All models ran a turbocharged and direct injected 1.6-litre four-cylinder engine, generating 180 horsepower in standard models. Nismo-equipped Juke models offer up more power, with the Juke Nismo RS bumping output to 215.
Transmission and driveline options included Nissan’s XTronic continually variable transmission (CVT), or a six-speed manual. Front-drive was standard, and a unique, sports-tuned AWD system with torque vectoring could be had, but only with the CVT transmission.
What owners like: Owners say they love the fun-to-drive torque and handling of this compact and feisty little ute, which is just as entertaining to drive as it is weird looking.
Other owner-stated pluses include a fast-acting manual shift mode on the CVT transmission, and good overall bang-for-the-buck in terms of feature content.
Many shoppers gravitated toward the Juke for its higher-than-average level of customization options, too.
What owners dislike: Complaints include the sometimes hard-to-digest looks, fuel economy during spirited driving, and limited space for rear-seat occupants. Some drivers wish for a softer ride, too.
The test drive: Some 2011 to 2013 units may have had a bad timing chain installed at the factory, and dealers were repairing and replacing affected units, and associated timing chain guides and sprockets.
In some situations, the affected engines could trip a check-engine light as the chain deteriorated. If left unattended, the chain could fail, causing considerable engine damage.
Talk to a Nissan service advisor to see if the unit you’re considering may have been affected by this problem, or the subsequent recall, if you’re considering an early unit from this generation.

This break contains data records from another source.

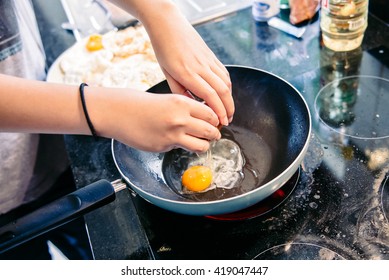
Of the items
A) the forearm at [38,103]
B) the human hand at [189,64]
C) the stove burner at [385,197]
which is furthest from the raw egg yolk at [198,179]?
the stove burner at [385,197]

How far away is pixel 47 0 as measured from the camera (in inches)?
69.7

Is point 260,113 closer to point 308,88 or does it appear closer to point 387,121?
point 308,88

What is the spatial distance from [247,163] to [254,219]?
0.49 ft

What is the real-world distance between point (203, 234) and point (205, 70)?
34 centimetres

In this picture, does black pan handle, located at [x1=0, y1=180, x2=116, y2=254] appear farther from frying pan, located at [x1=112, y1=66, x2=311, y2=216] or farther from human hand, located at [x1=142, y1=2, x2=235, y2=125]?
human hand, located at [x1=142, y1=2, x2=235, y2=125]

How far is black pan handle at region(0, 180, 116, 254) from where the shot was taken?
2.43 feet

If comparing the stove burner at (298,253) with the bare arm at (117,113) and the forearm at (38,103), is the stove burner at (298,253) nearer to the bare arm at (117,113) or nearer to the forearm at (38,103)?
the bare arm at (117,113)

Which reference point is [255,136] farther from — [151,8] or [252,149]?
[151,8]

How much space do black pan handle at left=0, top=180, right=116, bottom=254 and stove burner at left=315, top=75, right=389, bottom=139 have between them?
59cm

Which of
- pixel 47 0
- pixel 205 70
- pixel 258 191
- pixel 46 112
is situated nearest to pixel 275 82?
pixel 205 70

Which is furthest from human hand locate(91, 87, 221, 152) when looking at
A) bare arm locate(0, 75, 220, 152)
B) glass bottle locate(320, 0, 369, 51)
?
glass bottle locate(320, 0, 369, 51)

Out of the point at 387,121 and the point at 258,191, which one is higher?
the point at 258,191

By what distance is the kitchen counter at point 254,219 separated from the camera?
81 centimetres

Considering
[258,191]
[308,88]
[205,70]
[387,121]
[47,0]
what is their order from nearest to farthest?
[258,191], [205,70], [387,121], [308,88], [47,0]
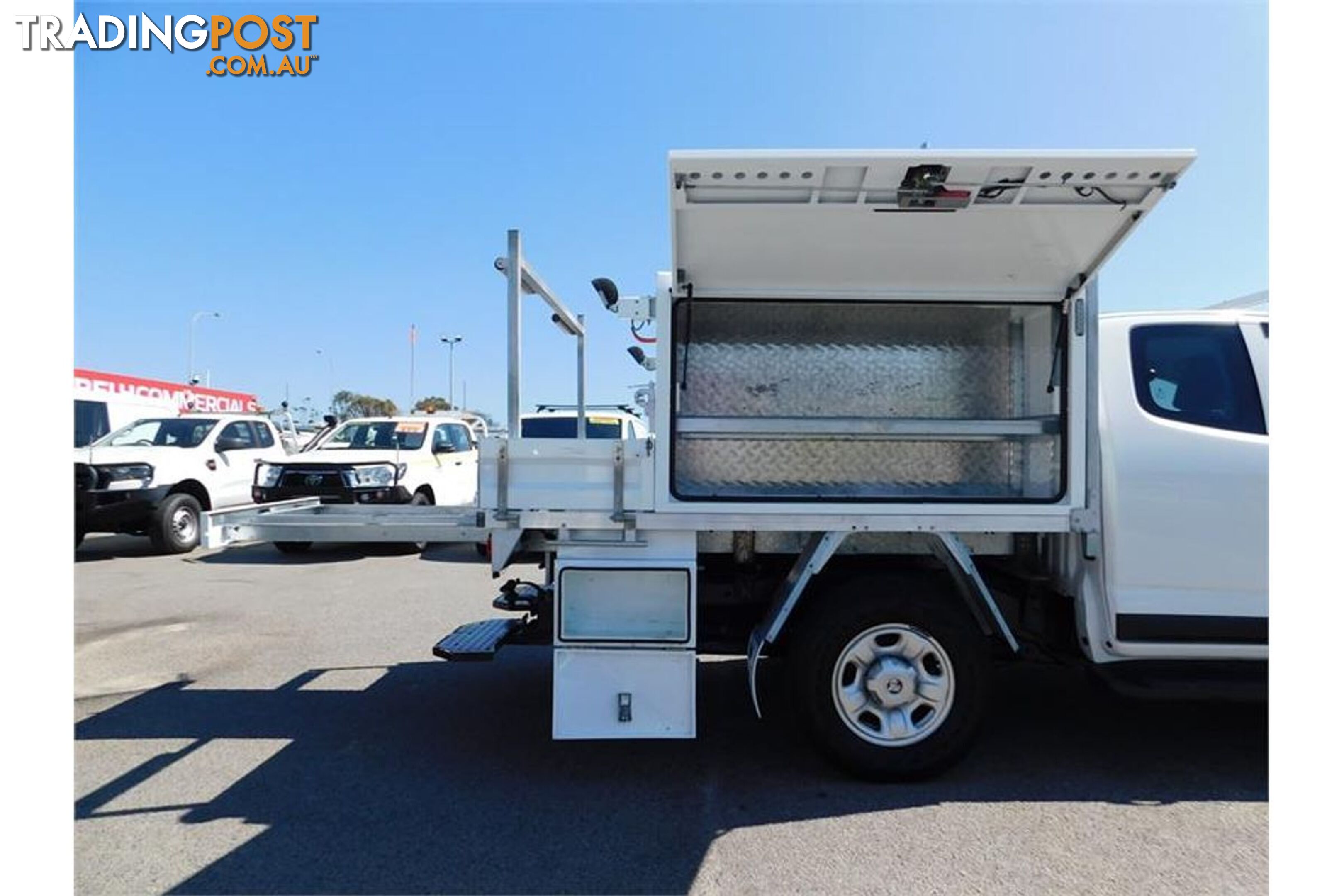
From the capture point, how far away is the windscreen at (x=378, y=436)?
11.4 m

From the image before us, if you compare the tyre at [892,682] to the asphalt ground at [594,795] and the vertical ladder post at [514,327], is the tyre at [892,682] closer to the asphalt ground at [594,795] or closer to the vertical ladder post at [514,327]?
the asphalt ground at [594,795]

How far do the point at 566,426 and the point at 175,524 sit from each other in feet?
18.7

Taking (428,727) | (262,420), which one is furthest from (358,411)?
(428,727)

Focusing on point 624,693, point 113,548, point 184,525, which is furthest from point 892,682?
point 113,548

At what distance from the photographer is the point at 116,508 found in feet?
33.7

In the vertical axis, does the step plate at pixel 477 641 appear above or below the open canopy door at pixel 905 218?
below

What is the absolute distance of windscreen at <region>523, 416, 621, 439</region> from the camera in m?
10.1

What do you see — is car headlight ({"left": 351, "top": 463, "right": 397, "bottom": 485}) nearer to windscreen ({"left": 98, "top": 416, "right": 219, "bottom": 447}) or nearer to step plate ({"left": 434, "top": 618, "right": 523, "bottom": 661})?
windscreen ({"left": 98, "top": 416, "right": 219, "bottom": 447})

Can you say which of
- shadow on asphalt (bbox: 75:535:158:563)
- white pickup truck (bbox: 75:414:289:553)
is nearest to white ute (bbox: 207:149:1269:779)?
white pickup truck (bbox: 75:414:289:553)

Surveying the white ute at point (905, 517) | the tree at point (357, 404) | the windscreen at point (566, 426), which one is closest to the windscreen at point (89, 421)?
the windscreen at point (566, 426)

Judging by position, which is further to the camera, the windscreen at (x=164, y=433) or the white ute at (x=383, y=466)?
the windscreen at (x=164, y=433)

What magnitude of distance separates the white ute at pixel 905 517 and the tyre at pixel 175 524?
8.41 m

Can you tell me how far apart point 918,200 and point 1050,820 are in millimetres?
2658

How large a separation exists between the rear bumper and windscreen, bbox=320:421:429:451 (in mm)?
2276
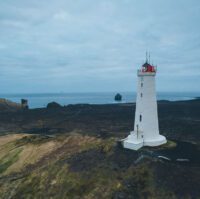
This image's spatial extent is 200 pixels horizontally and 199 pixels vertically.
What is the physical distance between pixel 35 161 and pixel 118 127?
28912 millimetres

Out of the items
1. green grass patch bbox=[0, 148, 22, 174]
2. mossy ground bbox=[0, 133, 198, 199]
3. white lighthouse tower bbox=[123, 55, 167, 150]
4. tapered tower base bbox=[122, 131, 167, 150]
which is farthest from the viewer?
green grass patch bbox=[0, 148, 22, 174]

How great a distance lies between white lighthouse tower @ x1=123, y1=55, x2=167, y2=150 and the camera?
33.4 m

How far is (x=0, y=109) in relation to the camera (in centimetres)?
10500

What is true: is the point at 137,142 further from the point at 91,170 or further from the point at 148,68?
the point at 148,68

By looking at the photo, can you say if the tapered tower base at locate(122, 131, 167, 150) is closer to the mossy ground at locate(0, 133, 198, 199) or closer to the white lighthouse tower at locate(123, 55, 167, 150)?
the white lighthouse tower at locate(123, 55, 167, 150)

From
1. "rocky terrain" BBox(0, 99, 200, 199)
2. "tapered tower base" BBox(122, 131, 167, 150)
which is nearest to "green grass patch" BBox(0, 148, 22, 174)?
"rocky terrain" BBox(0, 99, 200, 199)

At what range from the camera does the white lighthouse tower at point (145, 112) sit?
1316 inches

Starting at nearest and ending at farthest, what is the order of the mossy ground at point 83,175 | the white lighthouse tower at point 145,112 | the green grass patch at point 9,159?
the mossy ground at point 83,175
the white lighthouse tower at point 145,112
the green grass patch at point 9,159

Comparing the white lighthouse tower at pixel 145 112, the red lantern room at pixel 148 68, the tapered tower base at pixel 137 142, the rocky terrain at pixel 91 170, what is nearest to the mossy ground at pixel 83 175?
the rocky terrain at pixel 91 170

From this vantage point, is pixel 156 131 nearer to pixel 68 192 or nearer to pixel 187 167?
pixel 187 167

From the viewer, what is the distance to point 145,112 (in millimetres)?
33438

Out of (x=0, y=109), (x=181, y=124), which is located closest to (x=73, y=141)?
(x=181, y=124)

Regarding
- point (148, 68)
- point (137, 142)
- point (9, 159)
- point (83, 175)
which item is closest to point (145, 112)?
point (137, 142)

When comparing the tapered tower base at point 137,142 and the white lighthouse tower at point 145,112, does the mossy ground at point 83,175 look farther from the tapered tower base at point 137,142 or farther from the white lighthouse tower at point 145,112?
the white lighthouse tower at point 145,112
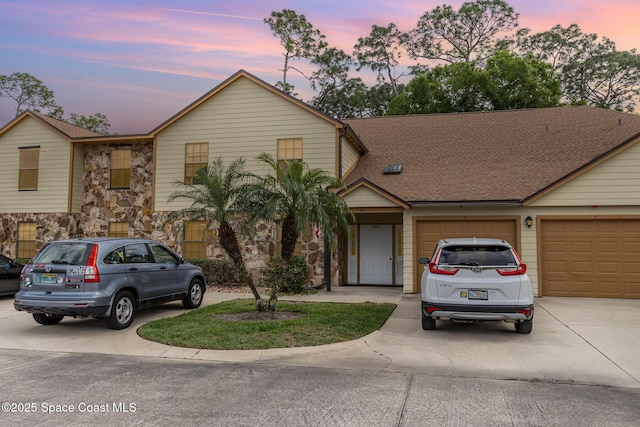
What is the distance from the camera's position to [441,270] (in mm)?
8367

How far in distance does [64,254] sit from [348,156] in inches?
419

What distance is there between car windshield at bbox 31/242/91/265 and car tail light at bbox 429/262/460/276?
249 inches

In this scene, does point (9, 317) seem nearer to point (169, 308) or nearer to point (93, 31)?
point (169, 308)

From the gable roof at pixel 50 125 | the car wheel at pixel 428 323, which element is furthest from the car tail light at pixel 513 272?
the gable roof at pixel 50 125

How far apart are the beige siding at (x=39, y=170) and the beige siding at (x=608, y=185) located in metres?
17.8

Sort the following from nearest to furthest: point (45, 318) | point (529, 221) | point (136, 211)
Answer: point (45, 318)
point (529, 221)
point (136, 211)

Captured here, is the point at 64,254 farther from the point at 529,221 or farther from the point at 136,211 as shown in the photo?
the point at 529,221

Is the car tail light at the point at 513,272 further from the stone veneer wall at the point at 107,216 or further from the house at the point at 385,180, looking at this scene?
the stone veneer wall at the point at 107,216

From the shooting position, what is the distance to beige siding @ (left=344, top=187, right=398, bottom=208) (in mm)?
14523

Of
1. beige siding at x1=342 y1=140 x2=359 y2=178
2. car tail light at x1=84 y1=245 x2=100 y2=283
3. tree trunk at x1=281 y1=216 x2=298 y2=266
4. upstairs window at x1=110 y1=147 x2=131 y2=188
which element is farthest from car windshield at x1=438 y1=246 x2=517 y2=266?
upstairs window at x1=110 y1=147 x2=131 y2=188

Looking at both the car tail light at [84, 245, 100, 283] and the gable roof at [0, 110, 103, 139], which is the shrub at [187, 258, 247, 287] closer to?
the car tail light at [84, 245, 100, 283]

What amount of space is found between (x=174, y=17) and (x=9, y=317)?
33.0ft

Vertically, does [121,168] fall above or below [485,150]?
below

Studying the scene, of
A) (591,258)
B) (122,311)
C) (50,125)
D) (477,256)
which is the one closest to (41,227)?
(50,125)
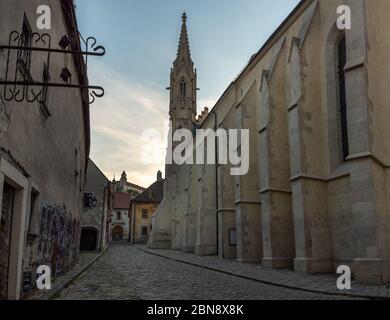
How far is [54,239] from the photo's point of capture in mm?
12195

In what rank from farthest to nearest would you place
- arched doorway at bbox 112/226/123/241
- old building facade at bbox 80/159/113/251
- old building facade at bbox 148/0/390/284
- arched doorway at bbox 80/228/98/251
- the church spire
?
arched doorway at bbox 112/226/123/241
the church spire
arched doorway at bbox 80/228/98/251
old building facade at bbox 80/159/113/251
old building facade at bbox 148/0/390/284

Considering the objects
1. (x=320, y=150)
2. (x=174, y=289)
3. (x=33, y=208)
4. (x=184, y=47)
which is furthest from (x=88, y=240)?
(x=33, y=208)

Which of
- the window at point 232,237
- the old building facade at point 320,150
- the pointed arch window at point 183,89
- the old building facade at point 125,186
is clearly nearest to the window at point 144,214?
the pointed arch window at point 183,89

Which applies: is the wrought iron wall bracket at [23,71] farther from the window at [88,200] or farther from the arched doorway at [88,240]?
the arched doorway at [88,240]

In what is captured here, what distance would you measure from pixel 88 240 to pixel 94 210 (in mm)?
2945

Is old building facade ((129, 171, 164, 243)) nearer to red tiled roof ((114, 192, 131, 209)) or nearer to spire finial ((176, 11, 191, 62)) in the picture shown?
red tiled roof ((114, 192, 131, 209))

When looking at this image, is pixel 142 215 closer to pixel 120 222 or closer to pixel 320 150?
pixel 120 222

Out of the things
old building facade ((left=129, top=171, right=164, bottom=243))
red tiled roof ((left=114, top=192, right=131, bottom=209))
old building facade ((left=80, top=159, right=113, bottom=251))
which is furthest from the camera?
red tiled roof ((left=114, top=192, right=131, bottom=209))

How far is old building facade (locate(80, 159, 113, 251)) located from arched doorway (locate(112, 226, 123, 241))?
139 ft

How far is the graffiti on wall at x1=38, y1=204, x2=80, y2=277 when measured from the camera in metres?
10.3

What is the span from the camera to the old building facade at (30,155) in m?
6.59

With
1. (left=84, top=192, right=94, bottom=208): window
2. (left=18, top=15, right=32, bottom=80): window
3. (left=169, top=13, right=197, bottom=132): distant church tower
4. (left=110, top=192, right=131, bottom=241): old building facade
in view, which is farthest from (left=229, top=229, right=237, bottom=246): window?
(left=110, top=192, right=131, bottom=241): old building facade
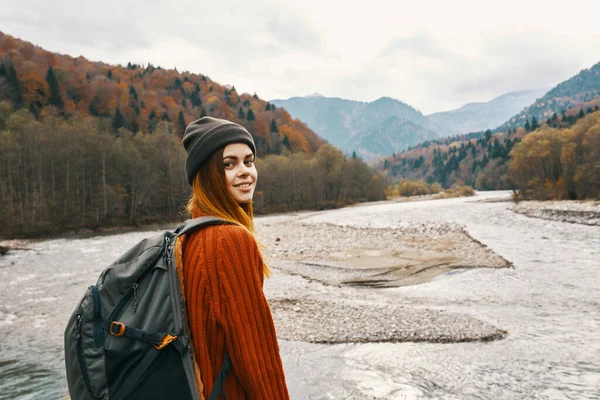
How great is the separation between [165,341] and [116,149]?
4524cm

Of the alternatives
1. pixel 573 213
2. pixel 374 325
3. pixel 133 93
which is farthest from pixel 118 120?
pixel 374 325

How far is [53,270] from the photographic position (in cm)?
1781

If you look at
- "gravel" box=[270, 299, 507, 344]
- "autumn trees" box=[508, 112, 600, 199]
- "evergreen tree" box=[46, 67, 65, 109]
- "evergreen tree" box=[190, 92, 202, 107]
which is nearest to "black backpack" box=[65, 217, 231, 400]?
"gravel" box=[270, 299, 507, 344]

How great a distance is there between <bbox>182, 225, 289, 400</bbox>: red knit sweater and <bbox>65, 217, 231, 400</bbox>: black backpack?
0.06 meters

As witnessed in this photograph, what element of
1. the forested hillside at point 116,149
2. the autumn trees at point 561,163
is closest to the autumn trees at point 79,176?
the forested hillside at point 116,149

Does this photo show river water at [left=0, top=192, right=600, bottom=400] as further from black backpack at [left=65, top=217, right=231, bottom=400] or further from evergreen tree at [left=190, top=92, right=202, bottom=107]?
evergreen tree at [left=190, top=92, right=202, bottom=107]

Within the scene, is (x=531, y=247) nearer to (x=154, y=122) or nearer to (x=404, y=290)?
(x=404, y=290)

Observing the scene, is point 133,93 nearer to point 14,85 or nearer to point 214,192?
point 14,85

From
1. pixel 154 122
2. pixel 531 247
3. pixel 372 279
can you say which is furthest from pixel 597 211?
pixel 154 122

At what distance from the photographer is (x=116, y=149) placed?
136 ft

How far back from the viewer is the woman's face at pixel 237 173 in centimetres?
180

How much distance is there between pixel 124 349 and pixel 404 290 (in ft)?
41.2

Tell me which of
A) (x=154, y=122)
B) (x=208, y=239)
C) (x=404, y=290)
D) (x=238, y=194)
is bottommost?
(x=404, y=290)

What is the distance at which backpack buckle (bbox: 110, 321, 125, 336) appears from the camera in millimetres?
1425
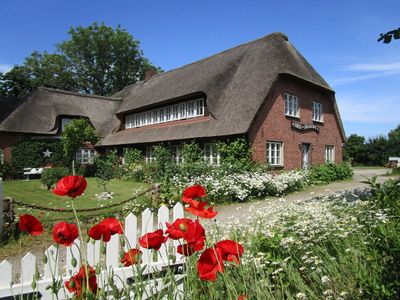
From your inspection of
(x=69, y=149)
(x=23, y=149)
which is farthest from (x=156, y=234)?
(x=23, y=149)

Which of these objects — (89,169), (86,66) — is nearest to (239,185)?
(89,169)

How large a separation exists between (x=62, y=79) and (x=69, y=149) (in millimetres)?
26406

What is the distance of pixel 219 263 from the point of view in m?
1.35

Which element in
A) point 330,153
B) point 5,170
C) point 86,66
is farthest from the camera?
point 86,66

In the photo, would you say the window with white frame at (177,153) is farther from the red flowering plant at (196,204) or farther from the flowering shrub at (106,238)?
the flowering shrub at (106,238)

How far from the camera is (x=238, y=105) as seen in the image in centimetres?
1521

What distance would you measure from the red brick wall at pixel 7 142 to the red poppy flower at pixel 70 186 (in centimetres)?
2471

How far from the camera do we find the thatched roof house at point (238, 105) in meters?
15.2

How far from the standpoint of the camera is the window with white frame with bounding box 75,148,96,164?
24891 mm

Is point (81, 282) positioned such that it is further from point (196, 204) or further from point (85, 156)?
point (85, 156)

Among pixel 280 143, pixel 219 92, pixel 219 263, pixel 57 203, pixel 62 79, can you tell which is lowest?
pixel 57 203

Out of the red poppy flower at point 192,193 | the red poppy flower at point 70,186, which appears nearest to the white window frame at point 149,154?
the red poppy flower at point 192,193

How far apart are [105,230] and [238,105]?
14.1 metres

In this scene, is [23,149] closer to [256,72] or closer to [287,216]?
[256,72]
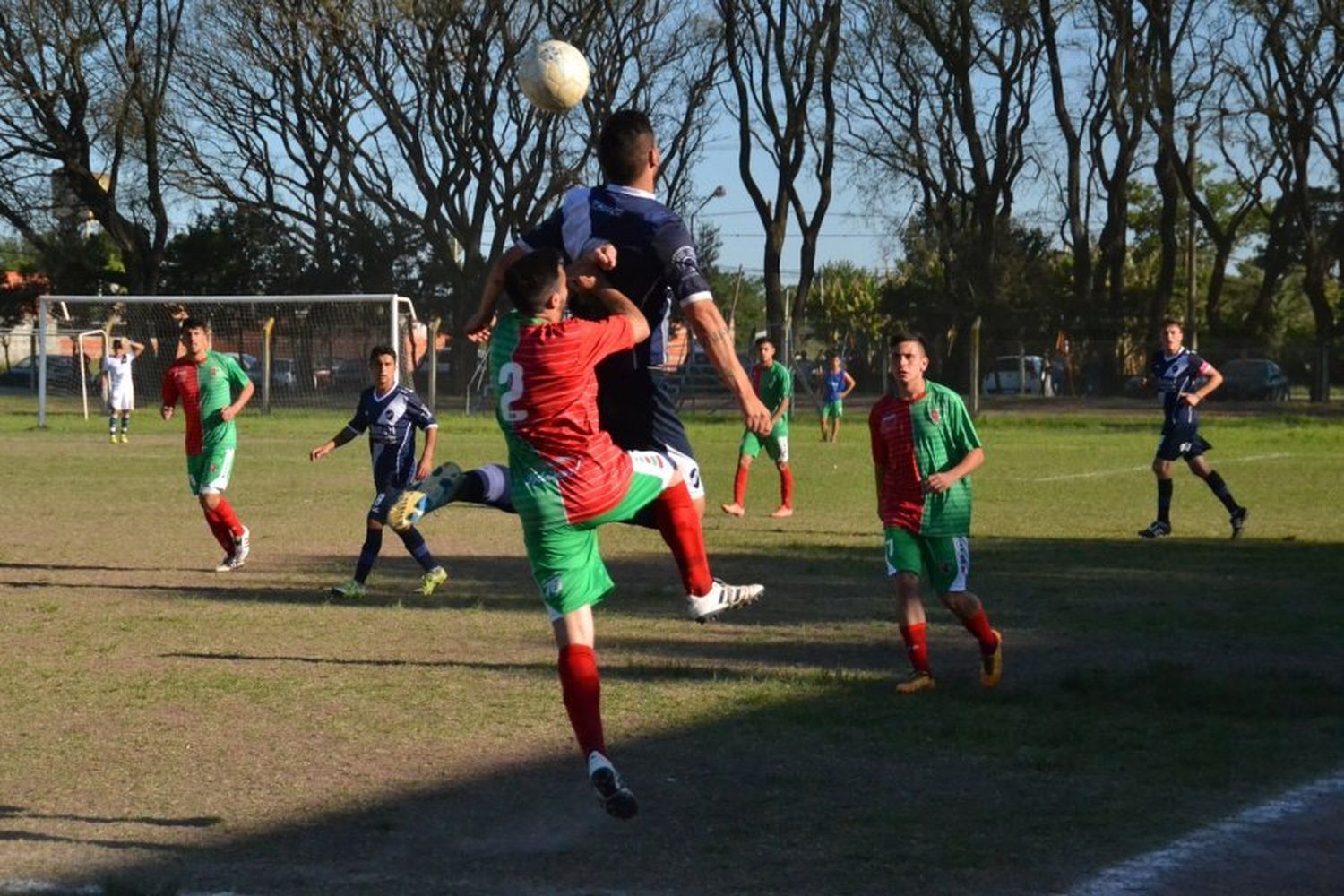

Note that not all units were affected, and that the owner’s community indicates that Nissan did a great job of contacting all affected owners and repairing all affected units.
Potential issues with dirty fuel injectors on some models can cause one or more cylinders to run lean, and burn a valve or two. It’s unclear how common this issue is throughout the owner’s community, but note that running a top-tier fuel at all times, running only factory-specified engine oil, and staying on top of spark-plug change intervals can help maintain fuel system cleanliness.
Some owners choose to remove and professionally clean the fuel injectors as part of preventative maintenance, though this may be overkill. Juke is a good candidate for a regular bottle of fuel injector cleaner and a few good full-throttle romps every week, however.
Check the Juke’s headlights for signs of condensation or excessive fading or yellowing, noting that a small amount of internal condensation is typically acceptable and will burn off once the lights are activated, but that excessive condensation could indicate a badly sealed headlamp housing, and cause issues.
As it goes with other Nissan models running the CVT transmission, be sure all fluid changes specified in the owner’s manual have been adhered to, and performed only at the dealer.
Problems can arise if the CVT is improperly drained, improperly filled, or refilled with the improper fluid. Note that a fresh fluid change can solve certain issues with the transmission, especially if the fluid is overdue for a change.
Do not take CVT fluid change intervals lightly — at least one owner reported a denied transmission warranty claim on a unit that had missed several transmission fluid changes.
This is a great reason to inspect all service records available against the vehicle’s factory maintenance schedule.
Next, note that unwanted clunking or popping sensations felt while accelerating, braking or steering, could be the result of a bad motor mount, or a bad axle.
This is especially true if the offending sound is accompanied by a banging or tapping sensation felt through the Juke’s floor.
Though reports are patchy, these are issues worth being aware of, and each can be easily checked by a technician on a pre-purchase inspection.
The verdict: Juke’s most serious reliability problem was the timing chain issue and it looks like Nissan tackled it properly. Other issues are all fairly minor and easily addressed, but shop carefully for a model that has all service records, and especially service records that confirm the CVT transmission was serviced on time, by a dealer, every time.
If the unit you’re considering gets a thumbs-up from a mechanic ahead of your purchase, proceed with confidence.